She ignored him for a moment before anger caused her to react. Laying Riss down gently, she whirled on him. “Why did you come like this? Who is in charge?”
Tanna cringed but didn’t back away. “The teaching pod selected some of us. We met the cave family leaders.”
Corree’s eyes flicked to the cave dweller just behind Tanna. He was still talking.
“The holo-man said the killers were coming back. He said they had not only taken you, but had killed you. He said they would kill all of us. We had to do something to protect ourselves, Corree!” Tanna was pleading. “We thought you were dead!”
“Where did the pistols come from?”
“The holo-man told us where to get them. They were behind a panel in the teaching pod.”
Again her eyes rested on the cave dweller. “What’s your excuse?” She recognized him, but his name escaped her.
“The dreams told us to come.”
“But you were afraid to leave your caves,” Corree pointed out.
“The dreams commanded us to come. They said we would be safe if we obeyed. These are invaders to our world. We had to destroy them or make them leave.” He was defiant.

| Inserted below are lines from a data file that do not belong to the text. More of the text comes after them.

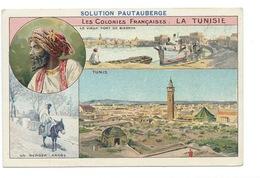 La Tunisie Colonies Françaises Tunis Port De Bizerte TB 14 X 9 Cm Pub: Solution Pautauberge - Chromos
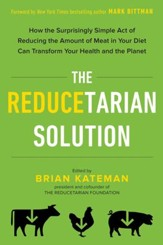 The Reducetarian Solution: How the Surprisingly Simple Act of Reducing the Amount of Meat in Your Diet Can Transform Your Health and the Planet - eBook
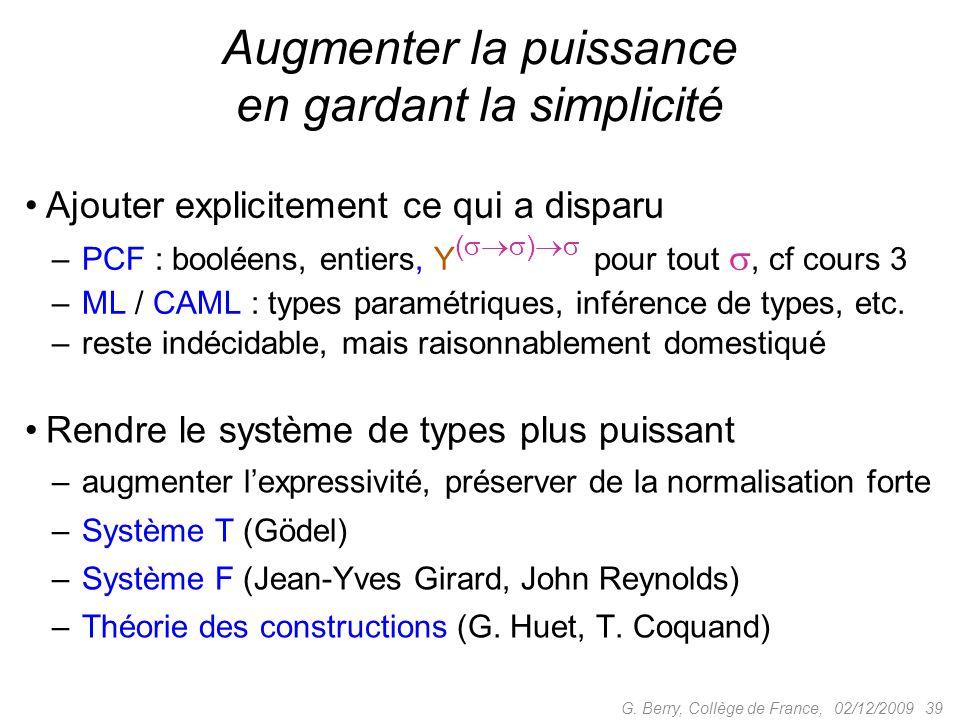 Ajouter explicitement ce qui a disparu – PCF : booléens, entiers, Y ( ) pour tout, cf cours 3 – ML / CAML : types paramétriques, inférence de types, etc.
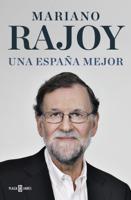 Una España mejor - Mariano Rajoy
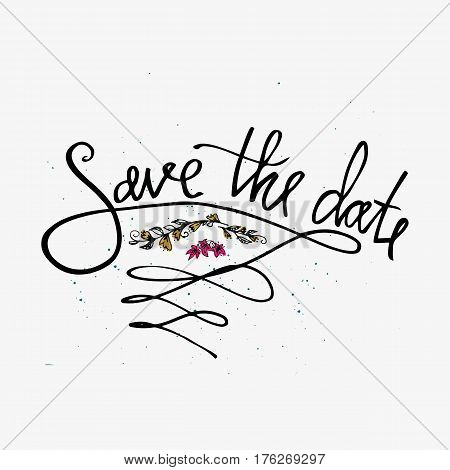 Save the date card with flowers. Hand drawn brush calligraphy. Modern lettering background. Isolated on white background. Save The Date wedding invitation label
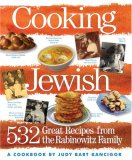 Cooking Jewish 532 Great Recipes from the Rabinowitz Family 2007 9780761135814 Front Cover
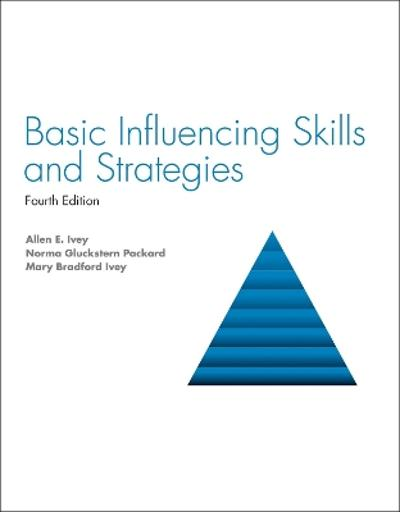Basic Influencing Skills and Strategies - Allen Ivey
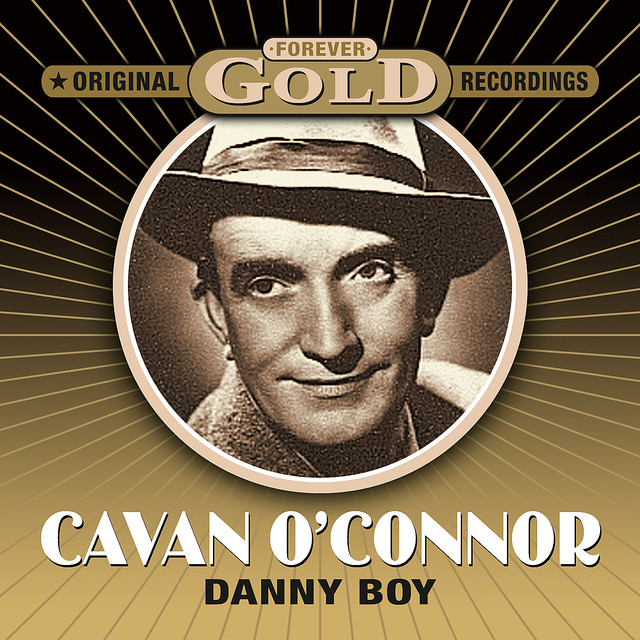 Forever Gold - Danny Boy (Remastered) by Cavan O'Connor on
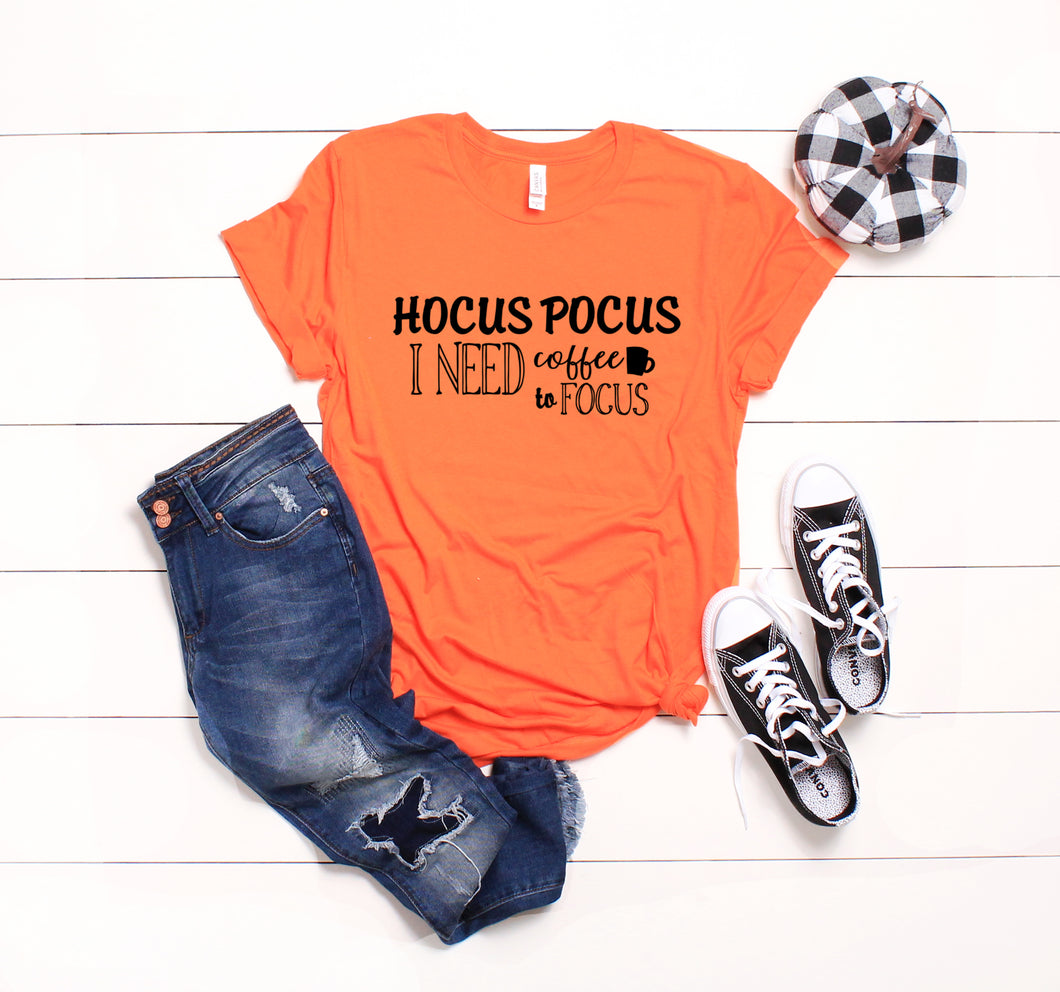 Hocus Pocus I Need Coffee To Focus-Plus Sizes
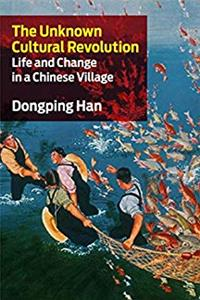 eBook The Unknown Cultural Revolution: Life and Change in a Chinese Village epub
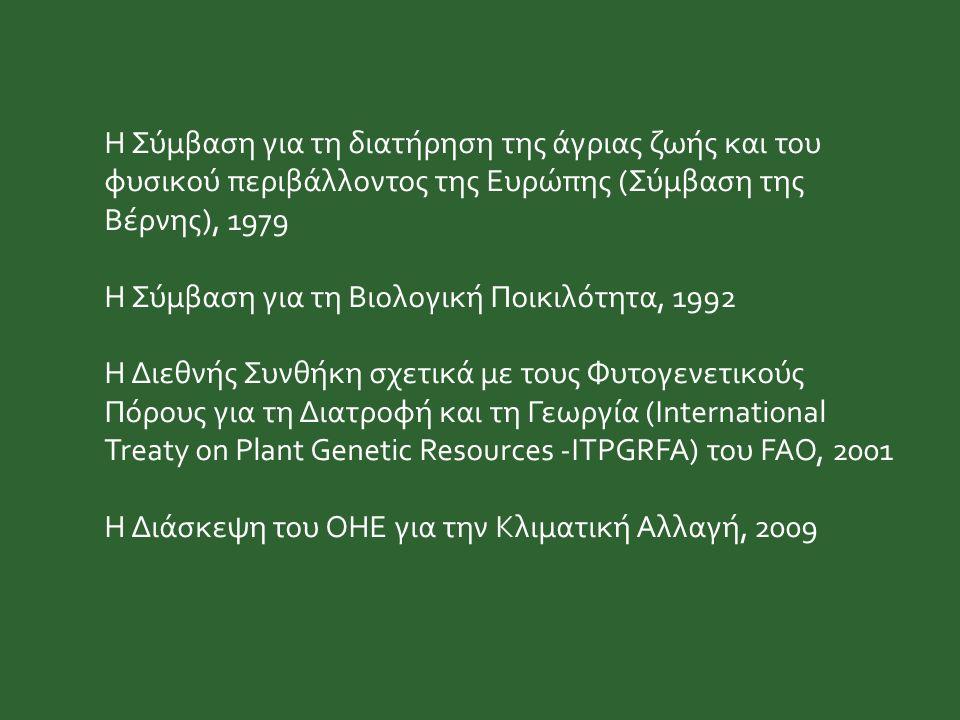 Η Σύμβαση για τη διατήρηση της άγριας ζωής και του φυσικού περιβάλλοντος της Ευρώπης (Σύμβαση της Βέρνης), 1979 H Σύμβαση για τη Bιολογική Ποικιλότητα, 1992 Η Διεθνής Συνθήκη σχετικά με τους Φυτογενετικούς Πόρους για τη Διατροφή και τη Γεωργία (International Treaty on Plant Genetic Resources -ITPGRFA) του FAO, 2001 Η Διάσκεψη του ΟΗΕ για την Κλιματική Αλλαγή, 2009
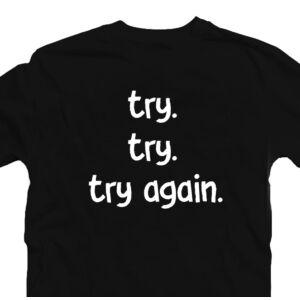 Try. Try. Try Again. Motiváló, Idézetes Póló 2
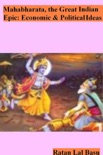 Mahabharata, the Great Indian Epic: Economic and Political Ideas book summary, reviews and download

“We are also invaders to this world,” Corree pointed out.
“We came first!” the cave dweller snapped.
“We don’t know that! Besides, the Ologrians’ world is dying.” Corree looked back at Riss. “We are fighting over a part of this world we can’t even use.” Kneeling back beside Riss, she closed his eyes. “He wanted to kill Ologrians, too, because that was what the teaching pod taught him; put into him. He overcame that. He learned to live with Ologrians.” Tears welled back into her eyes. “And he was so happy when the Ologrians decided to bring us back home.”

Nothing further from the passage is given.